Broken disable_fake_quant

thyeros · December 23, 2020, 12:45am

It seems disable_fake_quant and other similar functions not working for the following case (Pytorch 1.7).

class LeNet(nn.Module):
    def __init__(self):
        super().__init__()
        self.l1 = nn.Linear(28 * 28, 10)    
        self.relu1 = nn.ReLU(inplace=True)

    def forward(self, x):             
        return self.relu1(self.l1(x.view(x.size(0), -1)))  

fq_weight = torch.quantization.FakeQuantize.with_args(\
    observer=torch.quantization.MovingAverageMinMaxObserver.with_args(),
    quant_min=0, quant_max=255, dtype=torch.quint8)   

fq_activation = torch.quantization.FakeQuantize.with_args(\
    observer=torch.quantization.MovingAverageMinMaxObserver.with_args(),
    quant_min=0, quant_max=255, dtype=torch.quint8)   


model = LeNet()
model.l1.qconfig = torch.quantization.QConfig(activation=fq_activation, weight=fq_weight)     
torch.quantization.prepare_qat(model, inplace=True)
model.l1.apply(torch.quantization.disable_fake_quant)

The above case shows it works just fine.
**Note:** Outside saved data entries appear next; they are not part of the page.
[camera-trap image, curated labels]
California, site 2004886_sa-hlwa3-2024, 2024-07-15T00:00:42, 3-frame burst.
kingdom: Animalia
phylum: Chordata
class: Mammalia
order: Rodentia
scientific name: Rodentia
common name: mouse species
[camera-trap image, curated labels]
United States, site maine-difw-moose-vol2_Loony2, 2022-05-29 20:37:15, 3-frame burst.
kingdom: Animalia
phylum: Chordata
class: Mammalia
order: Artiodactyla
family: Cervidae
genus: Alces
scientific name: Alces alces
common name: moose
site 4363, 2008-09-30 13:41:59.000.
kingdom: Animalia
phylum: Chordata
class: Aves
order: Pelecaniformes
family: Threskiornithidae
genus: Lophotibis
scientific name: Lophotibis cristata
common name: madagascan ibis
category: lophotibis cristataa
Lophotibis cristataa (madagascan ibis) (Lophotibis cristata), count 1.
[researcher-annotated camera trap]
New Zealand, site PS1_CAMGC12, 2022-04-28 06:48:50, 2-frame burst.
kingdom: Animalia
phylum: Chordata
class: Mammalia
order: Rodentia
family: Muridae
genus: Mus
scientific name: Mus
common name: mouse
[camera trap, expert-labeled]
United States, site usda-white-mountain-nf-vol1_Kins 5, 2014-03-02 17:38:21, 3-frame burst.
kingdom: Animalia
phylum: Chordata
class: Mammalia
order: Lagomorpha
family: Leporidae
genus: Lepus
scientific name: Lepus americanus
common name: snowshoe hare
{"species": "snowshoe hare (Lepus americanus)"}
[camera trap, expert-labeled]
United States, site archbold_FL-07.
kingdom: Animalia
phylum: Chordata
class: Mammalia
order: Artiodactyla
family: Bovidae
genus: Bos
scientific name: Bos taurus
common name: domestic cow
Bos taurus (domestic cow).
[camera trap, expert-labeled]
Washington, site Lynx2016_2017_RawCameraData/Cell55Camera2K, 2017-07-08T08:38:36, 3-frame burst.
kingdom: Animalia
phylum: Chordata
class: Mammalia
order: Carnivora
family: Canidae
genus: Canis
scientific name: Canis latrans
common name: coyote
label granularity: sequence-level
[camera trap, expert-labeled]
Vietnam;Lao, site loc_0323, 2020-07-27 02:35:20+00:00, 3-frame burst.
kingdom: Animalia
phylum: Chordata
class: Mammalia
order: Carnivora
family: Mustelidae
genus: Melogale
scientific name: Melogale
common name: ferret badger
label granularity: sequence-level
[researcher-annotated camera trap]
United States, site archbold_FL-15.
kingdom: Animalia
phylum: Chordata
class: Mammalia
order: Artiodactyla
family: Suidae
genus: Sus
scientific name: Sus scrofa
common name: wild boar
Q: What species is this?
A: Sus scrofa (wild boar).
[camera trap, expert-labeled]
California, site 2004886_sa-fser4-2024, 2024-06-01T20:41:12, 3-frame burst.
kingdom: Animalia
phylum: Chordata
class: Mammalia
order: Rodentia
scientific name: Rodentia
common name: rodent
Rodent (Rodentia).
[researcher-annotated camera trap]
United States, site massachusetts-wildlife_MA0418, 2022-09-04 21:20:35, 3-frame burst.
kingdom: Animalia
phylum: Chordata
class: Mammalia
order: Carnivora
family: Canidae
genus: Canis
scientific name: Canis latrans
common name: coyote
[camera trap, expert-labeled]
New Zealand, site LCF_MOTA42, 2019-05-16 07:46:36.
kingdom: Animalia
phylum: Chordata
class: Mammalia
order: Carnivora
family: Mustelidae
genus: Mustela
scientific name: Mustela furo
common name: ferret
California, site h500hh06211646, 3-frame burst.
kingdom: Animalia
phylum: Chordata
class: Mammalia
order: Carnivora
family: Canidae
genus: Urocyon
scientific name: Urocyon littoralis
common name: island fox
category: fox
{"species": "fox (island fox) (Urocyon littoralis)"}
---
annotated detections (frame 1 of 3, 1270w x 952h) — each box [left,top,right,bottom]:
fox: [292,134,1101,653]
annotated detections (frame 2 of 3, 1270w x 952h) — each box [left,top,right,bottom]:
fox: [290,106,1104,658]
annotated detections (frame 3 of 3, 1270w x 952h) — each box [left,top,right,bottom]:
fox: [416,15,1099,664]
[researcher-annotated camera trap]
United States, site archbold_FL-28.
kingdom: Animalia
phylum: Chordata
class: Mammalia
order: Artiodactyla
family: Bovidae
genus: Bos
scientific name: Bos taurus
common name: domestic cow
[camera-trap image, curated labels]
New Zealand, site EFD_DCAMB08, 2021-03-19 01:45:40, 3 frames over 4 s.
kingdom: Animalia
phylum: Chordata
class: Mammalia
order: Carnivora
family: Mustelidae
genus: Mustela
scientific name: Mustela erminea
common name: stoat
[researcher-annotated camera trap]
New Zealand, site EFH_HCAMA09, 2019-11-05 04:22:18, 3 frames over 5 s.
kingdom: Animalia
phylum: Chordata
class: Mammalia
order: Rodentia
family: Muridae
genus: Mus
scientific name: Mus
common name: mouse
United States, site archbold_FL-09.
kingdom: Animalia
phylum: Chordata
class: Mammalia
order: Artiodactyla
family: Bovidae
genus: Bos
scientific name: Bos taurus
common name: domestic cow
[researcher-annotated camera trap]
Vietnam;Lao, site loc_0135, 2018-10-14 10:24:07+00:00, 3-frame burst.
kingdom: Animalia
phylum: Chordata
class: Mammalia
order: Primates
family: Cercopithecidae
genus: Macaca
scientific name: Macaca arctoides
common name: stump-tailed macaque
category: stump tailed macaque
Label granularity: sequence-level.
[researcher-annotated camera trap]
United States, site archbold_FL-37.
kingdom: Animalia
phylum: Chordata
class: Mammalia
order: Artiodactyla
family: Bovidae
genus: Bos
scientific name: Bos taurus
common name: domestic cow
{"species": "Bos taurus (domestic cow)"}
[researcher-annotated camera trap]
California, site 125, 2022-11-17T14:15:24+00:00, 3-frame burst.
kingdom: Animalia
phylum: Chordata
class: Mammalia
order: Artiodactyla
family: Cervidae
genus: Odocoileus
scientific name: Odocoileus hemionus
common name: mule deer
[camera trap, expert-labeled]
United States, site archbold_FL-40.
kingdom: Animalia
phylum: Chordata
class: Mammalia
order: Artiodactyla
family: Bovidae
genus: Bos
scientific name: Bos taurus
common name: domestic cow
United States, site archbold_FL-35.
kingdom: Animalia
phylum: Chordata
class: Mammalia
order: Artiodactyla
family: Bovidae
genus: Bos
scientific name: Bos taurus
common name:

Now, I make my own FakeQuantize as follows, then it doesn’t work any more.

class MyFakeQuantize(torch.quantization.FakeQuantize):
    def __init__(self, observer, quant_min, quant_max, n_cluster=0, **observer_kwargs):
        super().__init__(observer, quant_min, quant_max, **observer_kwargs)

fq_weight = MyFakeQuantize.with_args(\
    observer=torch.quantization.MovingAverageMinMaxObserver.with_args(),
    quant_min=0, quant_max=255, dtype=torch.quint8)   

fq_activation = MyFakeQuantize.with_args(\
    observer=torch.quantization.MovingAverageMinMaxObserver.with_args(),
    quant_min=0, quant_max=255, dtype=torch.quint8)   


model2 = LeNet()
model2.l1.qconfig = torch.quantization.QConfig(activation=fq_activation, weight=fq_weight)     
torch.quantization.prepare_qat(model2, inplace=True)
model2.l1.apply(torch.quantization.disable_fake_quant)

Is this expected behavior?

Vasiliy_Kuznetsov · December 23, 2020, 11:02pm

thyeros:

class MyFakeQuantize(torch.quantization.FakeQuantize):
    def __init__(self, observer, quant_min, quant_max, n_cluster=0, **observer_kwargs):
        super().__init__(observer, quant_min, quant_max, **observer_kwargs)

fq_weight = MyFakeQuantize.with_args(\
    observer=torch.quantization.MovingAverageMinMaxObserver.with_args(),
    quant_min=0, quant_max=255, dtype=torch.quint8)   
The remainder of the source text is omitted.